Quelques pistes pour exporter une collection de molécules et de données qui contenue dans un tableur (nous parlerons d’une table moléculaire). L’objectif est d’aboutir à un fichier SDF ou un mécanisme qui nous permette de conserver et d’utiliser les molécules, de les visualiser de manière à pouvoir les corriger avant qu’elles ne rentrent dans un autre workflow.
1. Export direct avec JChem4Office et Excel
Si notre écosystème inclue ChemAxon JChem et Microsoft Excel, les choses sont très simples. Il ne faut pas confondre JChem, Instant JChem qui sont des outils de base de données avec JChem for Office (ou Jchem for Excel) qui est une extension Excel permettant à celui ci de gérer des molécules en tant qu’objets interfacés avec Marvin.
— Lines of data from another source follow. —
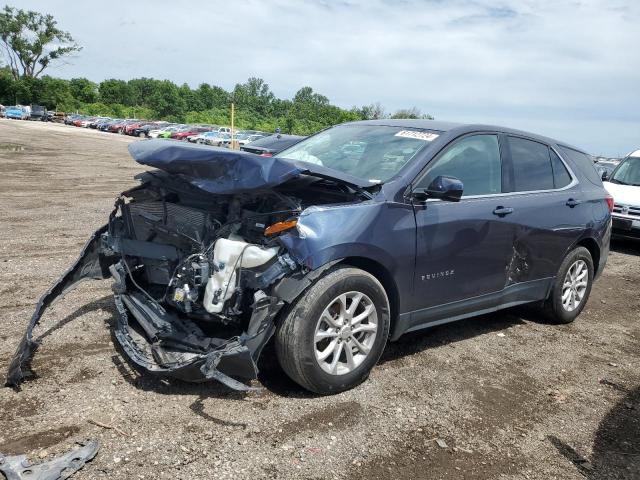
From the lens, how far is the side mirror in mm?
4102

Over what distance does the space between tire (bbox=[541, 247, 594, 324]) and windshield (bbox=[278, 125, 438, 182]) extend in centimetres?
213

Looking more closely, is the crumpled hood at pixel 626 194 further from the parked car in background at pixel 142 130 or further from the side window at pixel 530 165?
the parked car in background at pixel 142 130

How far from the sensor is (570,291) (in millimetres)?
5883

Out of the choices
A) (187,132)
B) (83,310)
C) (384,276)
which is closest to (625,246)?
(384,276)

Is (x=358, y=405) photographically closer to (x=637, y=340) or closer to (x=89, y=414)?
(x=89, y=414)

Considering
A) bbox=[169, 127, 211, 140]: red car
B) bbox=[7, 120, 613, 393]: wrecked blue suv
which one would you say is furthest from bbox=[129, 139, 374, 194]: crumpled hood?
bbox=[169, 127, 211, 140]: red car

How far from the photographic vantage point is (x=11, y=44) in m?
88.4

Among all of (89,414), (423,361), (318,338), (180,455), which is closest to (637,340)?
(423,361)

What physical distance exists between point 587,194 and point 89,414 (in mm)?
5031

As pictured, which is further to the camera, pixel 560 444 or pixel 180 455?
pixel 560 444

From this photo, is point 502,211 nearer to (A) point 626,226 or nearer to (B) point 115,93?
(A) point 626,226

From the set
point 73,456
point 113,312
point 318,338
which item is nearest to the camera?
point 73,456

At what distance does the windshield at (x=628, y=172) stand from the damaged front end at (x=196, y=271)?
915 cm

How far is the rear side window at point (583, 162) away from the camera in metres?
6.00
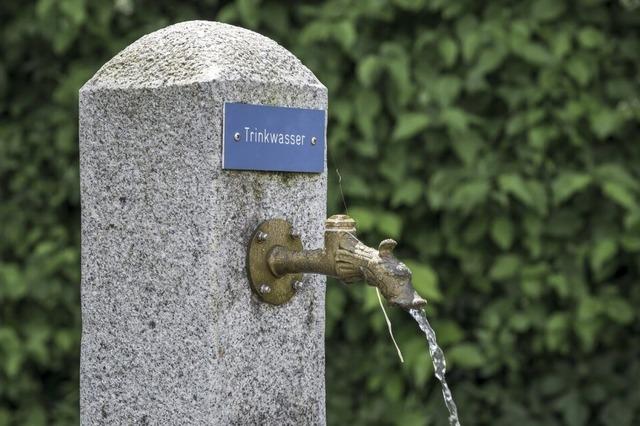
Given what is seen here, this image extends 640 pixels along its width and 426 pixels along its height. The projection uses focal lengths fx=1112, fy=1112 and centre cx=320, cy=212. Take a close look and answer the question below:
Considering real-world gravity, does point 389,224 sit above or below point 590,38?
below

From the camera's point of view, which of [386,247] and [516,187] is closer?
[386,247]

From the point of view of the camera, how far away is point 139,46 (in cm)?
212

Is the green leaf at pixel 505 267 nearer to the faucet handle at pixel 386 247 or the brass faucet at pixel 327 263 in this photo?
the brass faucet at pixel 327 263

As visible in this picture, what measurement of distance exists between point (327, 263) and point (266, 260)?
0.42 feet

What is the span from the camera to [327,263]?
1977 mm

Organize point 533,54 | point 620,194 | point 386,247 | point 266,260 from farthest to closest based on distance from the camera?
point 533,54
point 620,194
point 266,260
point 386,247

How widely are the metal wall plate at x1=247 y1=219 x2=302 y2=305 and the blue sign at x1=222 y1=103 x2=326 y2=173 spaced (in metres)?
0.11

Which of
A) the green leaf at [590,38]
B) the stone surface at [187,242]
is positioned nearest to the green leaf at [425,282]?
the green leaf at [590,38]

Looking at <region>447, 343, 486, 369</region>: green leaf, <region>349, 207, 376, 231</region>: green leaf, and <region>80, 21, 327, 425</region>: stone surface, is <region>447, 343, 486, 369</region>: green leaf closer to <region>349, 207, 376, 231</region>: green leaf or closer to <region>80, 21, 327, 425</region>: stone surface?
<region>349, 207, 376, 231</region>: green leaf

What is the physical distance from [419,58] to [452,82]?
168 mm

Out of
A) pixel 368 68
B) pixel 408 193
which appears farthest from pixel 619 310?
pixel 368 68

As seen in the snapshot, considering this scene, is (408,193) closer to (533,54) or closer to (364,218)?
(364,218)

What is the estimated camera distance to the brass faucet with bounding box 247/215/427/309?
186cm

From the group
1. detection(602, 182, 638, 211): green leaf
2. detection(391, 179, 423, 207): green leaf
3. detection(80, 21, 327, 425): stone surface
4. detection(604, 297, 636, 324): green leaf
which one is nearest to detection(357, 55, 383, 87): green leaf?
detection(391, 179, 423, 207): green leaf
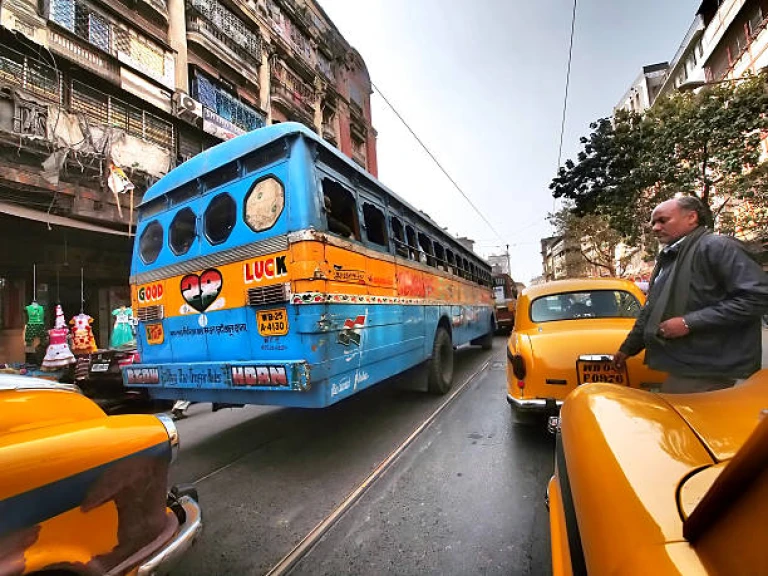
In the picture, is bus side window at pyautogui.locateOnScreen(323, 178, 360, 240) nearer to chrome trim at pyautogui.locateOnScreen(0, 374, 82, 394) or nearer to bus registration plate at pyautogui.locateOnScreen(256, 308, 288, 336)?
bus registration plate at pyautogui.locateOnScreen(256, 308, 288, 336)

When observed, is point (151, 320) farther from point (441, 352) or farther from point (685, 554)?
point (685, 554)

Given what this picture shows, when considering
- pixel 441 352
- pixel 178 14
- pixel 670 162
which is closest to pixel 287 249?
pixel 441 352

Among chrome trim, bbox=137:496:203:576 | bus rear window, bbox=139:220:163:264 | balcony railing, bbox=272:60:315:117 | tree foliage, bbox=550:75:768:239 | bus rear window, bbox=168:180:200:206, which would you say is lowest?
chrome trim, bbox=137:496:203:576

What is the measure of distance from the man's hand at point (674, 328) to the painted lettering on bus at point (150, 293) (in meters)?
4.52

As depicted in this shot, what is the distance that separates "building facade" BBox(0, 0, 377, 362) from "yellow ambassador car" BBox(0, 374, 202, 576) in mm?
7840

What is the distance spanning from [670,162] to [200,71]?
15251 mm

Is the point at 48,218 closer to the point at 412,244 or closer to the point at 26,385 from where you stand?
the point at 412,244

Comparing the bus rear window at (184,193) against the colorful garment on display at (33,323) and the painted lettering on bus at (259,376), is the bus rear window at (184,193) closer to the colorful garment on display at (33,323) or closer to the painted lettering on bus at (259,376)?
the painted lettering on bus at (259,376)

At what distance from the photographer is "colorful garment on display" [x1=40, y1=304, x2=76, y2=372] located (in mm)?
7452

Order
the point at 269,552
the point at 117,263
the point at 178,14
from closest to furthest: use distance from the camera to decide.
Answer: the point at 269,552
the point at 117,263
the point at 178,14

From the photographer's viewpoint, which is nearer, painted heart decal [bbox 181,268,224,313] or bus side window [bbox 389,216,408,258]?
painted heart decal [bbox 181,268,224,313]

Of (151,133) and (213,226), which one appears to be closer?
(213,226)

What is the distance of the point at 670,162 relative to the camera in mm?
11984

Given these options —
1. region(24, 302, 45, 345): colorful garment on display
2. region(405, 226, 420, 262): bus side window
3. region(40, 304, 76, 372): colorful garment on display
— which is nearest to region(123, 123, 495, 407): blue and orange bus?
region(405, 226, 420, 262): bus side window
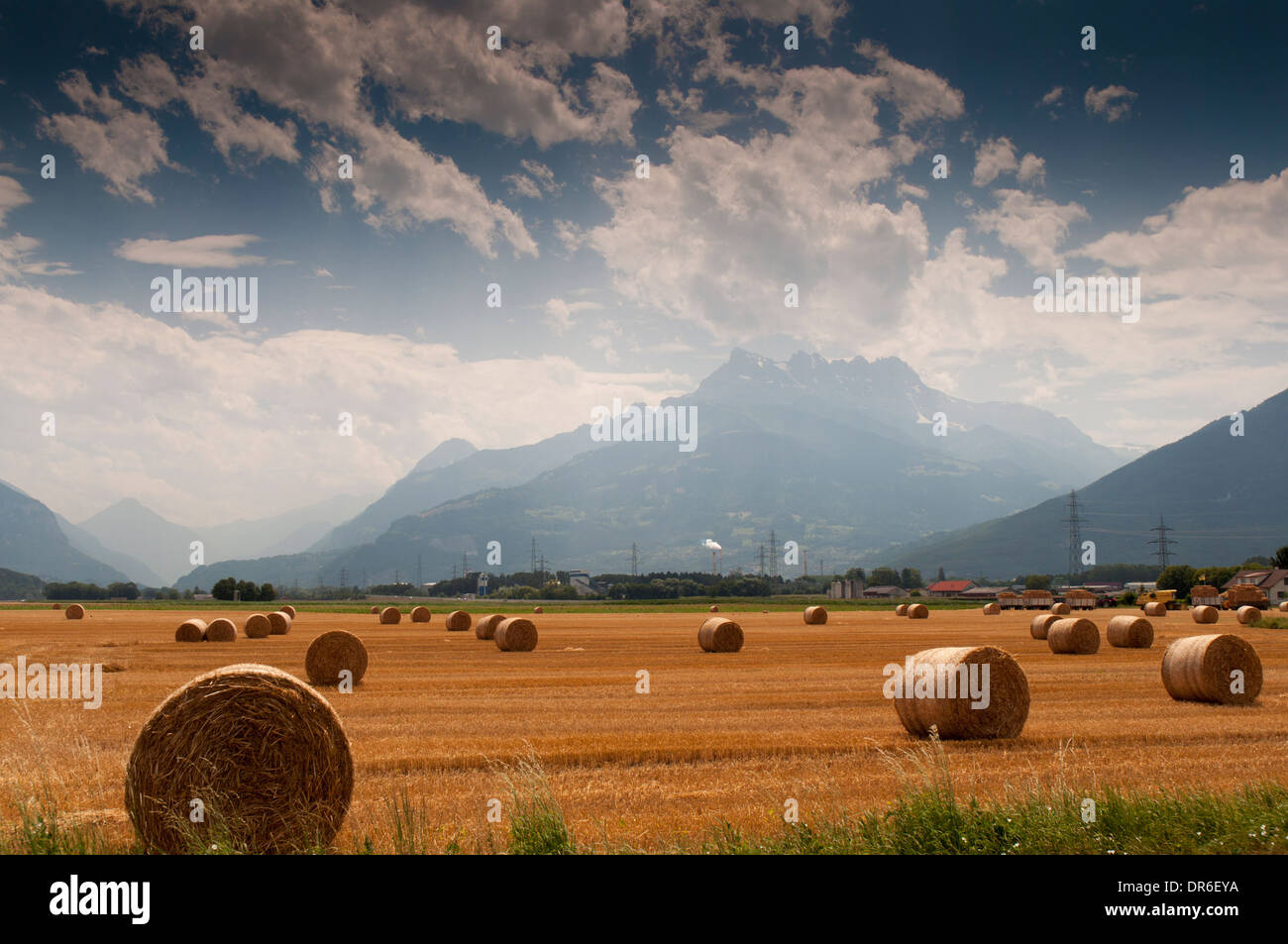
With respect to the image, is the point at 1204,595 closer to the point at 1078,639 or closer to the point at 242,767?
the point at 1078,639

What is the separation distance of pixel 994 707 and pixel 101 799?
45.0 ft

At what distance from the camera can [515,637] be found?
3653 centimetres

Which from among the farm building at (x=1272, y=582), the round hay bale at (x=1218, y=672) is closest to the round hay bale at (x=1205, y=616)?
the round hay bale at (x=1218, y=672)

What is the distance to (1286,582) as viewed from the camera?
351 ft

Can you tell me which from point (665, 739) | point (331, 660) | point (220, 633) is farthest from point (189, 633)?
point (665, 739)

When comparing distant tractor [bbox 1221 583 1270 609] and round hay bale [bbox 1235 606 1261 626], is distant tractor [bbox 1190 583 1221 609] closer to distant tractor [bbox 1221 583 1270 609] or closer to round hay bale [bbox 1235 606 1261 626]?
distant tractor [bbox 1221 583 1270 609]

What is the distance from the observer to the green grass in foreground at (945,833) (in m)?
7.62

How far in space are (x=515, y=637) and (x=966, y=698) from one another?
77.6 ft

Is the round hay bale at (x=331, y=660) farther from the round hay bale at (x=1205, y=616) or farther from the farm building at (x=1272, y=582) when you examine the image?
the farm building at (x=1272, y=582)

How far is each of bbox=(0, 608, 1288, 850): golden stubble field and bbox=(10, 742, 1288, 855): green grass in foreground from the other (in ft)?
2.83
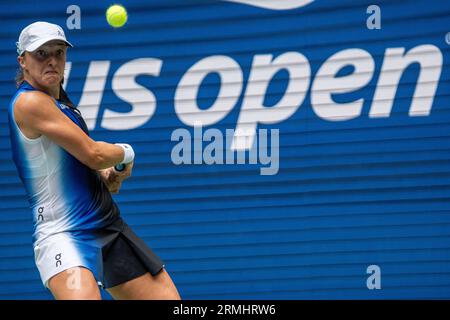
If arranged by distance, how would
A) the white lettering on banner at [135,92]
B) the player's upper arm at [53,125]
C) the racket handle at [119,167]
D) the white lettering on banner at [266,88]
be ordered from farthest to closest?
the white lettering on banner at [135,92], the white lettering on banner at [266,88], the racket handle at [119,167], the player's upper arm at [53,125]

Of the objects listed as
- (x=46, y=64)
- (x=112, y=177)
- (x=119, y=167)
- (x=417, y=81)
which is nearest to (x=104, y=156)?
(x=119, y=167)

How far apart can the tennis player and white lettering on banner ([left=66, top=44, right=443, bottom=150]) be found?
2259 mm

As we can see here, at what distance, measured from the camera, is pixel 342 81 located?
268 inches

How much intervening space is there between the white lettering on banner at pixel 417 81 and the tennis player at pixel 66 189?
9.07 feet

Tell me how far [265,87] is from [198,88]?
20.9 inches

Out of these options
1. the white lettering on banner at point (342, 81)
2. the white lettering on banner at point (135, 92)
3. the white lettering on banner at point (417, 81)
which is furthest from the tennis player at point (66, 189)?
the white lettering on banner at point (417, 81)

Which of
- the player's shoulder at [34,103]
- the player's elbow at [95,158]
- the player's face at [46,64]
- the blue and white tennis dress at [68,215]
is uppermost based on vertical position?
the player's face at [46,64]

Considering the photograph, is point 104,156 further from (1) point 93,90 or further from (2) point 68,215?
(1) point 93,90

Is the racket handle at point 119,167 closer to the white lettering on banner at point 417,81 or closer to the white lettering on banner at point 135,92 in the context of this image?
the white lettering on banner at point 135,92

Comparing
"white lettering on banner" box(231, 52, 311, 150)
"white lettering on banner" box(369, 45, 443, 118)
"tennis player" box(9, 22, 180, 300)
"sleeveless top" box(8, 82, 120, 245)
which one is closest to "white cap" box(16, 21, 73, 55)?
"tennis player" box(9, 22, 180, 300)

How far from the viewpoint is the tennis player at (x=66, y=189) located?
4.30 m

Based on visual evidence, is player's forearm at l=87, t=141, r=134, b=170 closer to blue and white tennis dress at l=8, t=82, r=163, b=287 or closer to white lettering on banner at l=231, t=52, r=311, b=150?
blue and white tennis dress at l=8, t=82, r=163, b=287

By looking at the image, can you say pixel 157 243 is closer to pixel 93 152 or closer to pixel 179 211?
pixel 179 211
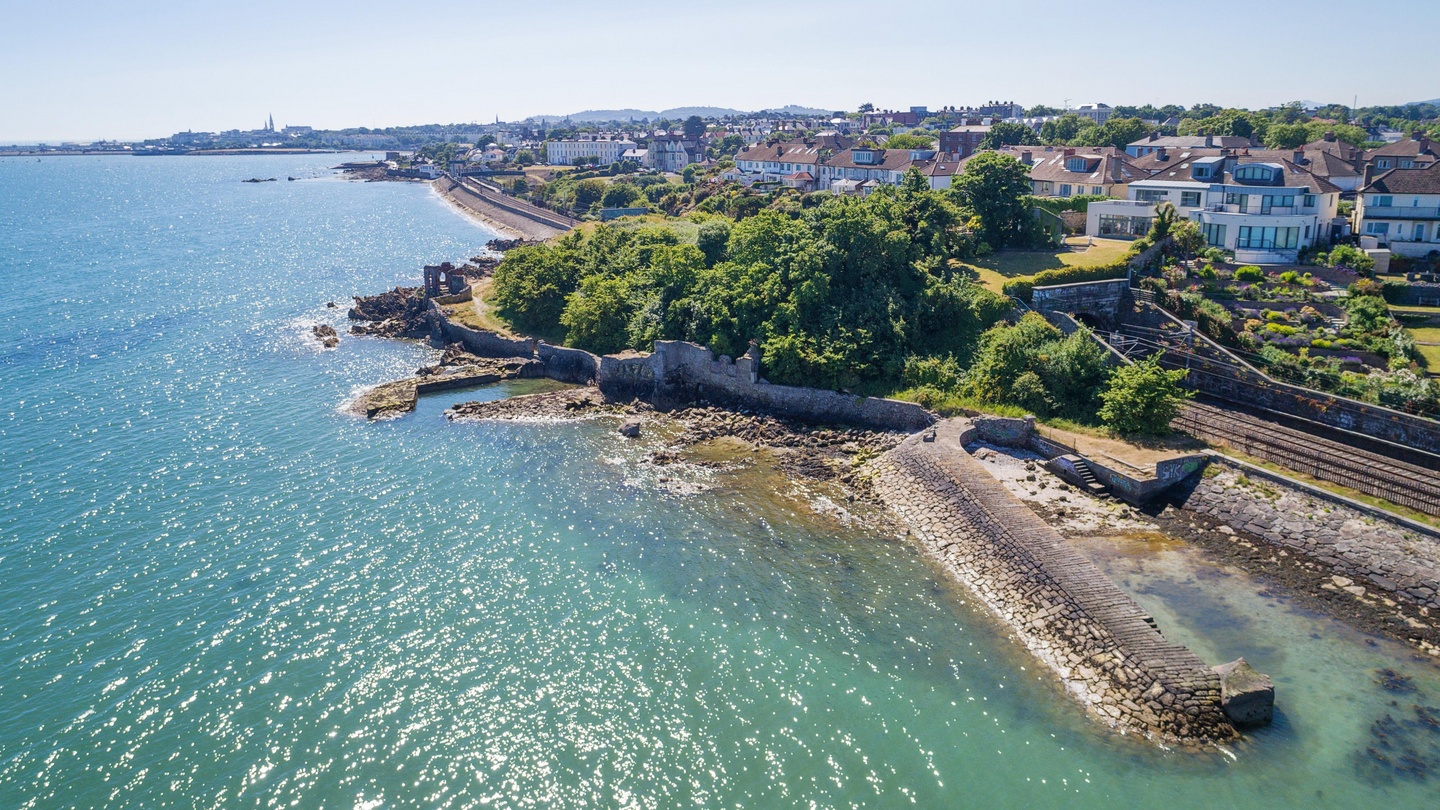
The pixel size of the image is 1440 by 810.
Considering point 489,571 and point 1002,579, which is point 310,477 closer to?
point 489,571

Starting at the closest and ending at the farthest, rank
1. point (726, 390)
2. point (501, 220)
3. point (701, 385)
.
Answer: point (726, 390), point (701, 385), point (501, 220)

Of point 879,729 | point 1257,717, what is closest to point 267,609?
point 879,729

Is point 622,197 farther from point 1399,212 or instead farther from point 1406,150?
point 1406,150

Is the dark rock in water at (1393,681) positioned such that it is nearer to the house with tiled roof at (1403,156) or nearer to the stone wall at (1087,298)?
the stone wall at (1087,298)

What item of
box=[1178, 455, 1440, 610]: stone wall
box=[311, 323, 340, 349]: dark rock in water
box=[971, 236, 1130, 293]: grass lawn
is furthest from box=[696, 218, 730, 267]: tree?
box=[1178, 455, 1440, 610]: stone wall

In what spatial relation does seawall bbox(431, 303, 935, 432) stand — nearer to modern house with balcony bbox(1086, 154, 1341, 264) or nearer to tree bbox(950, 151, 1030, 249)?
tree bbox(950, 151, 1030, 249)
Nous ne parlons pas ici d’images plus ou moins redimensionnables ou des liaisons OLE, non il s’agit d’une véritable intégration, avec la possibilité de faire quelques calculs/conversions et de les reporter dans les autres colonnes Excel. Par défaut les objets ChemAxon sont dans une colonne nommée Structure.
Je pars d’une table de molécules en mode Jchem/Excel (figure suivante). Dans cet exemple, il faut utiliser les fonctions ‘Export‘ de JChem qui permettent générer un fichier SDF et renseigner dans l’onglet ‘File‘ la colonne qui sera utilisée pour le nom des molécules (colonne CID dans l’exemple). Si ce champ n’est pas renseigné, JChem le remplira avec une chaîne SMILES correspondant à la molécule.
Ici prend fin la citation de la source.